[Lines of scene-based questions]
+-------+

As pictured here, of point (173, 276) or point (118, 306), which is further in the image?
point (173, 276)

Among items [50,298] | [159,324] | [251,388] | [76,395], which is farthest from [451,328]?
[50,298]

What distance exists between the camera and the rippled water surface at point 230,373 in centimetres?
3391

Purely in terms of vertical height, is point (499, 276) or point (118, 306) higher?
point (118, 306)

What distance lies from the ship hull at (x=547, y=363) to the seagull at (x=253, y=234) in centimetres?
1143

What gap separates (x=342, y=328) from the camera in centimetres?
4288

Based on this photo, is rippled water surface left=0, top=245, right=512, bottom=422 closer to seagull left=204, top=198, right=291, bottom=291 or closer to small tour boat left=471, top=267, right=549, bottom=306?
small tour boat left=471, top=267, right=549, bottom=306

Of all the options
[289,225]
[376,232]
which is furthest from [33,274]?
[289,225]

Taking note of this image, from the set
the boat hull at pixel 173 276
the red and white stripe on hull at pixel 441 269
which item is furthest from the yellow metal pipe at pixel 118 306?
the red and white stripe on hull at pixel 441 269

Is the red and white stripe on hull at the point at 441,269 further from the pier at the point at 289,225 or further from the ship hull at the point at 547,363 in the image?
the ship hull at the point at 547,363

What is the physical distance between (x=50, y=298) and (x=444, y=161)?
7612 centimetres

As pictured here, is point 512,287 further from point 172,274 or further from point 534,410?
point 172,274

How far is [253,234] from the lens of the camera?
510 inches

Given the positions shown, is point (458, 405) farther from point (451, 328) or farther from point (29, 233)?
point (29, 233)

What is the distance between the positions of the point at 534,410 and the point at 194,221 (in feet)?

+-------+

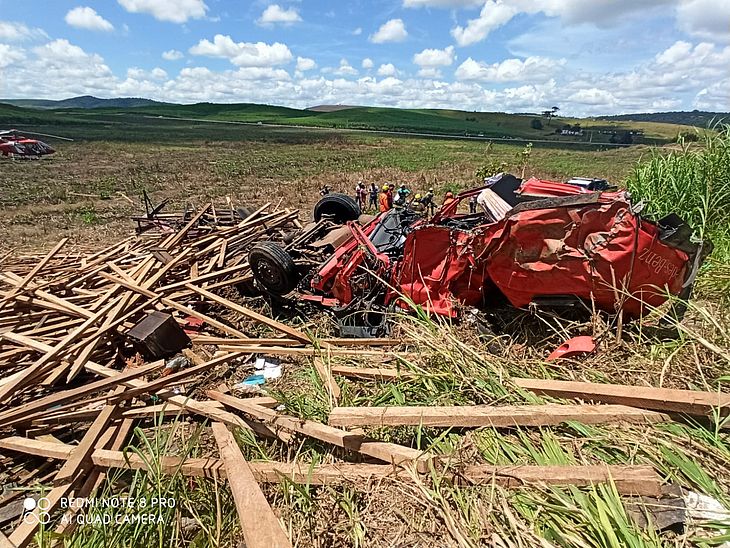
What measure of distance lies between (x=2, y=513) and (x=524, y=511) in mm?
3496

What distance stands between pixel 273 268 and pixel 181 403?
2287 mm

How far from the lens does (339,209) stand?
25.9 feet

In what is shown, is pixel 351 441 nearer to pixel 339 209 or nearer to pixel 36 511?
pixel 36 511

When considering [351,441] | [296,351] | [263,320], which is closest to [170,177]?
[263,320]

+-------+

• **Instructions to follow**:
Pull out each line above that contains the string "camera", treating uppercase and lowercase as different.

• **Task answer**:
What distance exists between the camera and the rippled water surface at point 230,373 in centimetres?
What gap separates (x=342, y=328) from the camera in centimetres?
How far is [253,234] from the lens of the camera?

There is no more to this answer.